Job: Beginning at the line that contains "Based on the picture, is" and ending at the last line of the entries, write out each line exactly; include nothing outside that span.

*** Data to use

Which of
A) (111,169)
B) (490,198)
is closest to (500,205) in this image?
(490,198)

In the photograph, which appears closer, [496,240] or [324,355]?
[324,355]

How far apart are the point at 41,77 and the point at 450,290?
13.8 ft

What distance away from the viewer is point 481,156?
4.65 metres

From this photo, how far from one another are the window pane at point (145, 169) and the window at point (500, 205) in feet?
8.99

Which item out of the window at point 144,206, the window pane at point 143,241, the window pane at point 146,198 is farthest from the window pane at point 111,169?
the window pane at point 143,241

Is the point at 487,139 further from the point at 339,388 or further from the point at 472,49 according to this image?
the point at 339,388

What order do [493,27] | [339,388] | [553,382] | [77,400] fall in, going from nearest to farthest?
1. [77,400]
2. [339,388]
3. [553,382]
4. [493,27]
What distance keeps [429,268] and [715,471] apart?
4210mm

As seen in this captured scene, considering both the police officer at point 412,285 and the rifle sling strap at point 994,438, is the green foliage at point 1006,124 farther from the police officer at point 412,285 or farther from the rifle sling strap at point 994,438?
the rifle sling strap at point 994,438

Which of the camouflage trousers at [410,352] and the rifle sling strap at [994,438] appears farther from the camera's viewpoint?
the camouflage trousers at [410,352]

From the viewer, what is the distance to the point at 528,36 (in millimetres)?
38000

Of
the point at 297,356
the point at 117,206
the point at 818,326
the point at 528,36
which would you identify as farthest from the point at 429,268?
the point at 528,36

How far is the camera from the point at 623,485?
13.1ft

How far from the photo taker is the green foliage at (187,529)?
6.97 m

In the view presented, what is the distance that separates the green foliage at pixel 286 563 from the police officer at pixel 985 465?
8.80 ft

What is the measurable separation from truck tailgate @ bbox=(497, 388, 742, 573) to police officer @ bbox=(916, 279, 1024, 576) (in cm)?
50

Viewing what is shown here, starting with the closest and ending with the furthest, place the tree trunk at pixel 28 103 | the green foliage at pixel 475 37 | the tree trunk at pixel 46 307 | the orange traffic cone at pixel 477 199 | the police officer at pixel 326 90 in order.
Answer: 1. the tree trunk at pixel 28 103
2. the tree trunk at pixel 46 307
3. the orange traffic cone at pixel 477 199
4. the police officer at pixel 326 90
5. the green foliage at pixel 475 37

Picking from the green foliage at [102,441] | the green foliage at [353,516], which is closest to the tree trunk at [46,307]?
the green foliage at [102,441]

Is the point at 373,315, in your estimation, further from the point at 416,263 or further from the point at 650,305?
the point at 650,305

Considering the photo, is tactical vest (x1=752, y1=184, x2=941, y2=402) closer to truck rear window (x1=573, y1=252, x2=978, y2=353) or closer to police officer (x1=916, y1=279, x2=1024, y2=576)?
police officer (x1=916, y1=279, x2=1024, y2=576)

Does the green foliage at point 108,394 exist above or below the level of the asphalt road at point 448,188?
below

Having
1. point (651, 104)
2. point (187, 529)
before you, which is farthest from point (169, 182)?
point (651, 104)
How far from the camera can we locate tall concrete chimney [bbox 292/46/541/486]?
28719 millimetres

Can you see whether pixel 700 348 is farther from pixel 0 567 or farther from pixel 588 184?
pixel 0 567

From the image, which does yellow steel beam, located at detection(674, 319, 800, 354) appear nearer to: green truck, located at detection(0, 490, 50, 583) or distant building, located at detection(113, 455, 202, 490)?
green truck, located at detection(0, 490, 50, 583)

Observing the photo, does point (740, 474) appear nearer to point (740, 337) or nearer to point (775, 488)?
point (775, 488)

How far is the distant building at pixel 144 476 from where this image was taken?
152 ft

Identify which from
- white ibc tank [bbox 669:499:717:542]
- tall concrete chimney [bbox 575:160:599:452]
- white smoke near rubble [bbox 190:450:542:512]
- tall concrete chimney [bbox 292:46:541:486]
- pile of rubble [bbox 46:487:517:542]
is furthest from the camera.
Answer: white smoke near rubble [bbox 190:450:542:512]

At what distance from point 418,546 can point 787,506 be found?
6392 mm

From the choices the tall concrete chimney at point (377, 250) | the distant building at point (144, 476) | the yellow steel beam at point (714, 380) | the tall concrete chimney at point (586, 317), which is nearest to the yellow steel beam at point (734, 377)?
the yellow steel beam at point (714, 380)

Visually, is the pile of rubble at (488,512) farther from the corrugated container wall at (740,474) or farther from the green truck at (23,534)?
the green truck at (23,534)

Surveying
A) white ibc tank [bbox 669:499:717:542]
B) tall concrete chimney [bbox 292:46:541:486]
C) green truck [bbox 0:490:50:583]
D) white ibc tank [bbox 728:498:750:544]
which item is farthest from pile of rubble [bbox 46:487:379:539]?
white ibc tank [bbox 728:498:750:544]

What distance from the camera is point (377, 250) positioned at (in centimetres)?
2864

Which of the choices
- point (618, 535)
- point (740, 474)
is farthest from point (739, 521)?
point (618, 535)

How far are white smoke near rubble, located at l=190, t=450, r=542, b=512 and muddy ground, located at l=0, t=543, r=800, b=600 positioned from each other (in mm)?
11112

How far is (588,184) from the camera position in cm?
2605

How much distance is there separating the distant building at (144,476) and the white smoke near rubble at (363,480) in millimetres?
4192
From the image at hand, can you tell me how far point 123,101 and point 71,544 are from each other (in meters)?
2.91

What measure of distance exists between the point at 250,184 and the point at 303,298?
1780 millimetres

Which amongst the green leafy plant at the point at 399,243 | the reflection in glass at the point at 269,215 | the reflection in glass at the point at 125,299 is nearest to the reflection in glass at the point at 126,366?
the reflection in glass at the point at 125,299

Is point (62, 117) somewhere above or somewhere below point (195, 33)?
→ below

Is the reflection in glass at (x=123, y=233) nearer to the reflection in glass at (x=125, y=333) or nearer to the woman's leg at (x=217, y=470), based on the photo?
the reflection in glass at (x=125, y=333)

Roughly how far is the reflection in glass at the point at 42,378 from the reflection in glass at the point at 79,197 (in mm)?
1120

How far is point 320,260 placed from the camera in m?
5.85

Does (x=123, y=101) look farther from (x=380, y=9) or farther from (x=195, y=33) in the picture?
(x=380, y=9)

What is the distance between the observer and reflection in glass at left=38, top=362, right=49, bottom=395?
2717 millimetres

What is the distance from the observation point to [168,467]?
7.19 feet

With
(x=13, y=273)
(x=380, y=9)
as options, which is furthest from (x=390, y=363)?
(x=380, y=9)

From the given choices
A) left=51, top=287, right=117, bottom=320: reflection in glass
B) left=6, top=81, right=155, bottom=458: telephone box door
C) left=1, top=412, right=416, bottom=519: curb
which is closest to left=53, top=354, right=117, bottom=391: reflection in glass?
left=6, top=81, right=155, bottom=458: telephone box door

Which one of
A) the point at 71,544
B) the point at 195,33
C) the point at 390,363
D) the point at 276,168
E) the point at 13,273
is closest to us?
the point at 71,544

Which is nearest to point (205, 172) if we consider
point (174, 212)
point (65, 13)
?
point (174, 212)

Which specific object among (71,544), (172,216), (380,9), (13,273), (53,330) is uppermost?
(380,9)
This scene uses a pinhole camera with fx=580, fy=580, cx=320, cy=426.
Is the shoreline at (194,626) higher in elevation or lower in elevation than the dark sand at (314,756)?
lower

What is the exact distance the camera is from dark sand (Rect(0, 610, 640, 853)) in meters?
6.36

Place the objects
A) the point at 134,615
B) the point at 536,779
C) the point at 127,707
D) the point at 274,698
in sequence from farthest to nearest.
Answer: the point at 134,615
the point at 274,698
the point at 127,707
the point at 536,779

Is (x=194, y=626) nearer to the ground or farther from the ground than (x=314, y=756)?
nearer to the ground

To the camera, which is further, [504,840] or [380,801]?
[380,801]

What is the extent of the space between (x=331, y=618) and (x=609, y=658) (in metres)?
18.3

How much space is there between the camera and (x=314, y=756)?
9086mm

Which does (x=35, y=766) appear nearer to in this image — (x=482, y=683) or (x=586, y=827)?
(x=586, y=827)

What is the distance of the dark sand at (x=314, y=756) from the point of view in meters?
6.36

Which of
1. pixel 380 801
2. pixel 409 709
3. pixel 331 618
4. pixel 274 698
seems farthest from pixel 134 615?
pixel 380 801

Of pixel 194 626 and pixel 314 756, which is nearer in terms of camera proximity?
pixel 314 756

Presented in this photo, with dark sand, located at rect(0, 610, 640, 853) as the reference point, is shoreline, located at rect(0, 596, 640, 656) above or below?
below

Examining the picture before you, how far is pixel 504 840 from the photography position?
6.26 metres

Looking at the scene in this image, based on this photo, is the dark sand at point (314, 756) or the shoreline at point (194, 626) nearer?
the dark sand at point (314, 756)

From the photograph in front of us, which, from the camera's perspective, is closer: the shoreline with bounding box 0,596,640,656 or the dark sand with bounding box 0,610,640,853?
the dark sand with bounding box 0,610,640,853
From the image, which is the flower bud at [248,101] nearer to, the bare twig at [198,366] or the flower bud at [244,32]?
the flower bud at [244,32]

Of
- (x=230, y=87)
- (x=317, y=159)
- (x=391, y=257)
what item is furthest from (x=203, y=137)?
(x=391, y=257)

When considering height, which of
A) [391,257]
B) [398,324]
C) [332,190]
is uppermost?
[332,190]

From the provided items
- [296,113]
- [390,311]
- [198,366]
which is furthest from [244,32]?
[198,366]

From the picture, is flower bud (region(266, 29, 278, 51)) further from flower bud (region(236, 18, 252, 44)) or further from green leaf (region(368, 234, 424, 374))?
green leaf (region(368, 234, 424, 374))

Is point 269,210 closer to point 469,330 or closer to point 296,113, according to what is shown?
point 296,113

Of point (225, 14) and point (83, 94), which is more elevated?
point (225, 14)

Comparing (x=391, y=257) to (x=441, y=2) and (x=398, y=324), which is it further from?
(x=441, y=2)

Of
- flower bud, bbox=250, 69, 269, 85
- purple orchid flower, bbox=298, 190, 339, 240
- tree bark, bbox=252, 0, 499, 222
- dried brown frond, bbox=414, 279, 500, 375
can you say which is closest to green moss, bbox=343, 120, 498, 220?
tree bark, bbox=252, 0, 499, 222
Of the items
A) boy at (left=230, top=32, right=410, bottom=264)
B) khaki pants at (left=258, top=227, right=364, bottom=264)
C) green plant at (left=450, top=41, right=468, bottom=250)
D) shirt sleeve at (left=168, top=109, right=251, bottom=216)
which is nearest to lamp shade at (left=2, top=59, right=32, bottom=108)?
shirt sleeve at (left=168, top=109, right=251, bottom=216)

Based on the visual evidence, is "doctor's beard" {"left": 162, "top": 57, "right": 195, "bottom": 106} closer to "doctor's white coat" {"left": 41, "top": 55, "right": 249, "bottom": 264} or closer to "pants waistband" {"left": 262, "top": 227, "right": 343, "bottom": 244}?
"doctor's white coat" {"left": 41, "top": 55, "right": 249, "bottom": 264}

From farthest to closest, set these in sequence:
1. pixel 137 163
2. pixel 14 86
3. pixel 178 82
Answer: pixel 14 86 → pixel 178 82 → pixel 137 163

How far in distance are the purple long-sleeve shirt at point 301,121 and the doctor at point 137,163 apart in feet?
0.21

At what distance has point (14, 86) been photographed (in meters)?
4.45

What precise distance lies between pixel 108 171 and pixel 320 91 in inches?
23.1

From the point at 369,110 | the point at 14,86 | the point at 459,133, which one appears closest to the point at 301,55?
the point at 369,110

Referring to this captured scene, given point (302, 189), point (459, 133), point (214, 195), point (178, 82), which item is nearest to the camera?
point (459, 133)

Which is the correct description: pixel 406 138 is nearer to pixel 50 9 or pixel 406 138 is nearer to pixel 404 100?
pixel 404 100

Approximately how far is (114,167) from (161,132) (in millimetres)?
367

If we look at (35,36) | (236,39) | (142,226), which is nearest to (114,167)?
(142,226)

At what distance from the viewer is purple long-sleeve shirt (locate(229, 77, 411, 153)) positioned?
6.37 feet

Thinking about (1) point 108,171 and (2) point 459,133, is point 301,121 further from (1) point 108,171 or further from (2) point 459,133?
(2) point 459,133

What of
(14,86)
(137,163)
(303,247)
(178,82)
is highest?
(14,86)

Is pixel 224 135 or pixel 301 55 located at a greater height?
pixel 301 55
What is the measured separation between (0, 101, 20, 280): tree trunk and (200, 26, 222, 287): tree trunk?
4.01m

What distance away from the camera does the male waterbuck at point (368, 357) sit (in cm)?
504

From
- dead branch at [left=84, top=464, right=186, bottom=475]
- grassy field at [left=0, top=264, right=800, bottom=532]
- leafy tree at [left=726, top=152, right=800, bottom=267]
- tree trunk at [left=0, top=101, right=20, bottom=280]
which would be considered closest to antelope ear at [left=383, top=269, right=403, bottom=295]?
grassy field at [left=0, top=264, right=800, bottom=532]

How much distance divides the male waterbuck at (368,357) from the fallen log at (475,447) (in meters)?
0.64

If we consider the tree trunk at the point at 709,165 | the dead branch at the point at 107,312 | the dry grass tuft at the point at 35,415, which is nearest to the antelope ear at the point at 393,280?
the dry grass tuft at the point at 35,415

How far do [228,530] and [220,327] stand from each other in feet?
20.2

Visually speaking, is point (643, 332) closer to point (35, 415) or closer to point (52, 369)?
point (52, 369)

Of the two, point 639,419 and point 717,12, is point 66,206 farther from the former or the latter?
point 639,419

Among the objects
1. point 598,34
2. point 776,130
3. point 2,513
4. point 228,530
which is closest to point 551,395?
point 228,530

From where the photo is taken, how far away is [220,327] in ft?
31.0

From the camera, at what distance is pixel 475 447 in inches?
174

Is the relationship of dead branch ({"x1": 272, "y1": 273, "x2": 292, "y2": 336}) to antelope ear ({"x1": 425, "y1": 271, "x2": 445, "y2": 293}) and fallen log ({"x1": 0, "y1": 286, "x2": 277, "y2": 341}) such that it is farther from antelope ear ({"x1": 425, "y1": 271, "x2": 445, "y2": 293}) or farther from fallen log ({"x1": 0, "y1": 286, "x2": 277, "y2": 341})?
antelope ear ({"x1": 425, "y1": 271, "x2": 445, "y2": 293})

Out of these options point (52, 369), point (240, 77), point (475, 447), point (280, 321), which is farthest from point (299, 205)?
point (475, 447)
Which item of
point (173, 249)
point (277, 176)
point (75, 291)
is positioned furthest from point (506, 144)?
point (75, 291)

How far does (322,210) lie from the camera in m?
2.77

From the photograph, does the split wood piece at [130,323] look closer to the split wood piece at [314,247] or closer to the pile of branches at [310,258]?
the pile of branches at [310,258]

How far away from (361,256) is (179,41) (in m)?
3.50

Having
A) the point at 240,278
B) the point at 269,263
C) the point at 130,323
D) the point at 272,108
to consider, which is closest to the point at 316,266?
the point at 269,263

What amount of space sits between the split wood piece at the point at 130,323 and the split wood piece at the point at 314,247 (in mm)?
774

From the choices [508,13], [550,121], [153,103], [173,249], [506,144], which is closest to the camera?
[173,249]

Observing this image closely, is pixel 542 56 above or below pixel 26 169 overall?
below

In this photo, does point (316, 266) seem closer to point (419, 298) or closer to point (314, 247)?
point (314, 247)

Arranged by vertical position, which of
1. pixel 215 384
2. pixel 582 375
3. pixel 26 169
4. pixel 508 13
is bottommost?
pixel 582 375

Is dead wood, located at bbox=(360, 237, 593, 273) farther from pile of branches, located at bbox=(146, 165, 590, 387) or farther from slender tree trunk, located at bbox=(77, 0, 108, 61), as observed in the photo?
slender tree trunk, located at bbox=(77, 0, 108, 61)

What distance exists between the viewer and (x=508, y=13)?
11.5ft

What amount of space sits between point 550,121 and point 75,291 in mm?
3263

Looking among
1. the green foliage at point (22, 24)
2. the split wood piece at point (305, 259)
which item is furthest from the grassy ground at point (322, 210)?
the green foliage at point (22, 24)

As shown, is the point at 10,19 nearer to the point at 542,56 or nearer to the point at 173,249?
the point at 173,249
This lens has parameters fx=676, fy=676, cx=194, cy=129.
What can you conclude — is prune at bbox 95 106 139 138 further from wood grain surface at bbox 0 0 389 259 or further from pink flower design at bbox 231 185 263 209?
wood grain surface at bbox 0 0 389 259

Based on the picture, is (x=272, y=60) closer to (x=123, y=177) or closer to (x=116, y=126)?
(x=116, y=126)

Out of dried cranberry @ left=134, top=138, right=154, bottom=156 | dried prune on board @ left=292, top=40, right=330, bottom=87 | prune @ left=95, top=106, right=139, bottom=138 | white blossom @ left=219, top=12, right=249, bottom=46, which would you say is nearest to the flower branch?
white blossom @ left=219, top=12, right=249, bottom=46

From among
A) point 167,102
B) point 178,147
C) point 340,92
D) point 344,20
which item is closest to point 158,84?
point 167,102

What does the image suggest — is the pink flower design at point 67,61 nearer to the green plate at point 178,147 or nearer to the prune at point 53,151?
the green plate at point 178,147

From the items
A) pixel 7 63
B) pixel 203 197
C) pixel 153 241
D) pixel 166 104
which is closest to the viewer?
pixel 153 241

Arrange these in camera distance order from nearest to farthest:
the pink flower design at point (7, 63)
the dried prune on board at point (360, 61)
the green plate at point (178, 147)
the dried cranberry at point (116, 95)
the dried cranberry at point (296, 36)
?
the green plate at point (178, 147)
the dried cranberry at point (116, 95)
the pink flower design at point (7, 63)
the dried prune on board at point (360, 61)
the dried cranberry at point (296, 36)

******

Exercise result:
Based on the picture, is (x=272, y=60) closer to (x=123, y=177) or closer to (x=116, y=126)?
(x=116, y=126)

Out of dried cranberry @ left=134, top=138, right=154, bottom=156 | dried prune on board @ left=292, top=40, right=330, bottom=87 | prune @ left=95, top=106, right=139, bottom=138 | white blossom @ left=219, top=12, right=249, bottom=46, which would you say is nearest to the flower branch?
white blossom @ left=219, top=12, right=249, bottom=46

From among
A) point 167,102
B) point 178,147
C) point 340,92
D) point 344,20
which item is closest to point 158,84?
point 167,102

What does the image suggest — is the pink flower design at point 67,61 nearer to the green plate at point 178,147 or nearer to the prune at point 53,151?
the green plate at point 178,147

From the items
A) pixel 7 63
B) pixel 203 197
C) pixel 153 241
D) pixel 166 104
which is closest to the viewer?
pixel 153 241

Arrange these in camera distance order from nearest to farthest:
the pink flower design at point (7, 63)
the dried prune on board at point (360, 61)
the green plate at point (178, 147)
the dried cranberry at point (116, 95)
the dried cranberry at point (296, 36)
?
the green plate at point (178, 147)
the dried cranberry at point (116, 95)
the pink flower design at point (7, 63)
the dried prune on board at point (360, 61)
the dried cranberry at point (296, 36)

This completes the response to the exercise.